C#88: The Original C#

A few notes for posterity

Introduction

Every once in a while the topic of the original C# (vintage 1988) comes up. This is the project for which I was recruited to Microsoft and it was a very interesting beast, with even more interesting colleagues. I thought I would write a few notes about this system while I still remembered the basics of how it worked. Obviously a much longer article would be necessary to get everything down but you should be able to get sense of its operation from this primer. At its zenith, C#88 was able to build and run “Omega” — what you would now call Microsoft Access.

System Basics

The system was designed to support incremental compilation, and that factored heavily into every design aspect. Persistent storage between compiles was provided by what we called the Global Symbol Cache (GSC). The GSC was an object oriented database that provided transactions and simple isolation. Supporting one writer and many readers, the readers all saw the database as it existed when they began their session. The writer observed its own writes as usual. Transactions and Isolation were all built using a page-mapping strategy not unlike the one used in PDB files even now… this is not a coincidence. The GSC was a cache in the sense that you could delete it and lose nothing but time.

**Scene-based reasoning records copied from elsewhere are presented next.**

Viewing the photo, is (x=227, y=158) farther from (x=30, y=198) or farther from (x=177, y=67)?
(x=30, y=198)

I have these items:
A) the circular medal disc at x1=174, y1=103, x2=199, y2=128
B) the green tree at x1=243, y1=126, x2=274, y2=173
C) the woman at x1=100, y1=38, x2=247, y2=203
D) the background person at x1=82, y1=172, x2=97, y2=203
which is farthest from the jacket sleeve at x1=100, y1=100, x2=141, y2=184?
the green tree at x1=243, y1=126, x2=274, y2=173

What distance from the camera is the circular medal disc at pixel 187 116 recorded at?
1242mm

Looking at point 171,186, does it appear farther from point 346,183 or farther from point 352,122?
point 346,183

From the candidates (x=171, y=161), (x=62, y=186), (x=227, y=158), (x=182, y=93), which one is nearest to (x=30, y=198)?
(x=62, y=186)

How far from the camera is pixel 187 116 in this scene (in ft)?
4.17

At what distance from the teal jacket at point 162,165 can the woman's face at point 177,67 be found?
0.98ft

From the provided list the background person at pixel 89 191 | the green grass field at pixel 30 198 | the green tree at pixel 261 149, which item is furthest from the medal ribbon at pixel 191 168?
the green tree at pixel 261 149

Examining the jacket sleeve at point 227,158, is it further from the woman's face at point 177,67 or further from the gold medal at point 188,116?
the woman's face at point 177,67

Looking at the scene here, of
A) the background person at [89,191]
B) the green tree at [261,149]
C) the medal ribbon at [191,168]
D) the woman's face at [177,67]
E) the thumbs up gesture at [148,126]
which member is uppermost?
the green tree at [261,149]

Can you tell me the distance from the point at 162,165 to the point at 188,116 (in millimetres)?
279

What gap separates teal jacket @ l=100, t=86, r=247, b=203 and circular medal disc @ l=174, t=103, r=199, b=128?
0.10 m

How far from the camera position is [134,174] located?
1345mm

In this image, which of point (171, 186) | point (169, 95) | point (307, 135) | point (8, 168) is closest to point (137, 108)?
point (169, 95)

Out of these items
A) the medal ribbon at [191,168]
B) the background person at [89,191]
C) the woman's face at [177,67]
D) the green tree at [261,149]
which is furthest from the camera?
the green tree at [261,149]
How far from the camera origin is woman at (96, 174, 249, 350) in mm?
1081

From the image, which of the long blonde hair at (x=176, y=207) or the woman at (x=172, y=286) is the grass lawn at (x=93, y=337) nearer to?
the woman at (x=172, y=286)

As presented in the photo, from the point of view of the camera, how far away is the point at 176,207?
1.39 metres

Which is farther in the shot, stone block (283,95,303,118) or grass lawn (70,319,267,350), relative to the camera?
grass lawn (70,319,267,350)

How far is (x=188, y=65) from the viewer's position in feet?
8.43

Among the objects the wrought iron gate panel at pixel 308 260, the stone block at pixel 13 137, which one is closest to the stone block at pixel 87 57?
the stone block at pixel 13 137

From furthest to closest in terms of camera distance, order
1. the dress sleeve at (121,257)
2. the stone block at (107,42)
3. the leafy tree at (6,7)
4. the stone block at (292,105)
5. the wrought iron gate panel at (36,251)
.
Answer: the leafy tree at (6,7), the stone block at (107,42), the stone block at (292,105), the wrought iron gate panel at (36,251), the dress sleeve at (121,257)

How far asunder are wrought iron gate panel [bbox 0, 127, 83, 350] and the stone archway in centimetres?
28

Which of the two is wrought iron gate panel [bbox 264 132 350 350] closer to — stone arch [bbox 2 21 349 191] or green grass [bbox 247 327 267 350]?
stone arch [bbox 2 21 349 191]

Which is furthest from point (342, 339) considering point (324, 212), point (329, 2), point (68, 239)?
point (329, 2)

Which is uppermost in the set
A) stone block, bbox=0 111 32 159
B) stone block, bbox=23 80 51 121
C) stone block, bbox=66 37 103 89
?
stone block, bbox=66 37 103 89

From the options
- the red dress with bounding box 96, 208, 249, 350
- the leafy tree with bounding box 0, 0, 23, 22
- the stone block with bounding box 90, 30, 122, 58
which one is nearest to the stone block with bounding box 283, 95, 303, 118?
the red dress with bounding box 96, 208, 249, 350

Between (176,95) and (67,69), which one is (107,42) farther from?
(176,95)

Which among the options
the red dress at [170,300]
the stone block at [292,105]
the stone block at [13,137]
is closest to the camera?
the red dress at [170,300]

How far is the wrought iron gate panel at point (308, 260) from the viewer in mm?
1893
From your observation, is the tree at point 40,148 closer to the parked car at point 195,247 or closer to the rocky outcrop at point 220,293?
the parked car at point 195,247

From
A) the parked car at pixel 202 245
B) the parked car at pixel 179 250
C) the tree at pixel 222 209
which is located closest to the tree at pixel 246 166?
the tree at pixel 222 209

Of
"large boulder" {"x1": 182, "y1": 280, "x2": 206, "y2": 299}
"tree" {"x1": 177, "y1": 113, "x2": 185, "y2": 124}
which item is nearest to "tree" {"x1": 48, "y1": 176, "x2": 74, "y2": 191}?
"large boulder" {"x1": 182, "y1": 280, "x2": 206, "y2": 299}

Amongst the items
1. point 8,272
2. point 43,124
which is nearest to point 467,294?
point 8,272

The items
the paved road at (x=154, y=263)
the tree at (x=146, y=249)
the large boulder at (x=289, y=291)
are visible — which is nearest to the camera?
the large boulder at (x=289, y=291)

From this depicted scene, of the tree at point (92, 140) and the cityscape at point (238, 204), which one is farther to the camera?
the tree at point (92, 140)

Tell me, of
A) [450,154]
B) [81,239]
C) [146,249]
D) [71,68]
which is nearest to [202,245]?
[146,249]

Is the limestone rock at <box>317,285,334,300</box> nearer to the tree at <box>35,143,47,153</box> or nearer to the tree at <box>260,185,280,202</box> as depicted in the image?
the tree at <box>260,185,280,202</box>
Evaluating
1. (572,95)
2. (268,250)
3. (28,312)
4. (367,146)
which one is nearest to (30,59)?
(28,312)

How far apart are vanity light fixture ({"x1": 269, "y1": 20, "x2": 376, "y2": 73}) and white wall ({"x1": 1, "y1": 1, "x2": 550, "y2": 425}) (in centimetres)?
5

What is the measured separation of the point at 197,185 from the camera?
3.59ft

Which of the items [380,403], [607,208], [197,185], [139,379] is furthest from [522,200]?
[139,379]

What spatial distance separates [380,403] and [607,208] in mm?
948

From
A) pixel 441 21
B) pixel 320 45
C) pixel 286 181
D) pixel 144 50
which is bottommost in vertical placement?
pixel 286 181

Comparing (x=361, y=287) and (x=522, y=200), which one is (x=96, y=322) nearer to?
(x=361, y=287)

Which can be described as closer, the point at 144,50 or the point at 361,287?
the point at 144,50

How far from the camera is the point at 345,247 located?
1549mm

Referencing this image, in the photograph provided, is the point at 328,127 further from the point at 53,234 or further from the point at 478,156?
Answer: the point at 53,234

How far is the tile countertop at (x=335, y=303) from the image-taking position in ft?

The C# language was designed to be substantially compatible with the C programming language. As it happened the underlying compiler supported what you might call a variant of K&R C. That means function prototypes are optional, and lots of things “int” by default. The compiler produced hybrid PCode and native x86 assembly, traditional for MS applications at the time.

The compilation model was what you might get if you built something like “C.Net” today. Files could be, and were, compiled in any order, including .h files which were really not considered to be any different than .c files. The system did not do something like “scan for definitions then parse bodies” as you might expect, rather, it exploited its incremental nature to incrementally reparse out-of-order until convergence as we will see below. The team mantra was “twice incremental is still cheap.”

Source files (SRFs) were divided into source units (SRUs). A typical SRU might be a single function, or a single declaration, but they could be compound where multiple definitions were atomic (e.g int x,y;). Source units created language objects (LOBs) and depended on them. This is essentially how the compilation convergence happened. If, due to errors, an SRU could not be compiled, the necessary-but-missing LOB was recorded. Should that LOB be encountered at a later point then any SRU that required it would be queued for a recompile. This process might take several iterations…

The system processed the files in the order specified by a simple project.ini file, which meant that “make” was largely unnecessary. Among the more interesting features was an option to emit a new .ini with “the order you should have told me to compile this junk in” — thereby making it fairly easy to create and maintain a decent ordering without much human effort.

Of course it was a very good idea to put the .h files first because they tended to have a lot of #define statements. If you didn’t do so, your first build would really suck…

The system was built on top of an existing C compiler (the Apps PCode compiler, as opposed to “CMerge” the native compiler then in use) and basically the system would set up that compiler’s symbol table and so forth to be “just right” for starting at the recompilation context. This was not easy but seemed to work out ok.

Additionally, .obj files and other binary formats could be “imported” so that the system would know about their definitions and be able to do crazy things like figure out which symbols would be resolved case-insensitively at link time. That was a hairy mess.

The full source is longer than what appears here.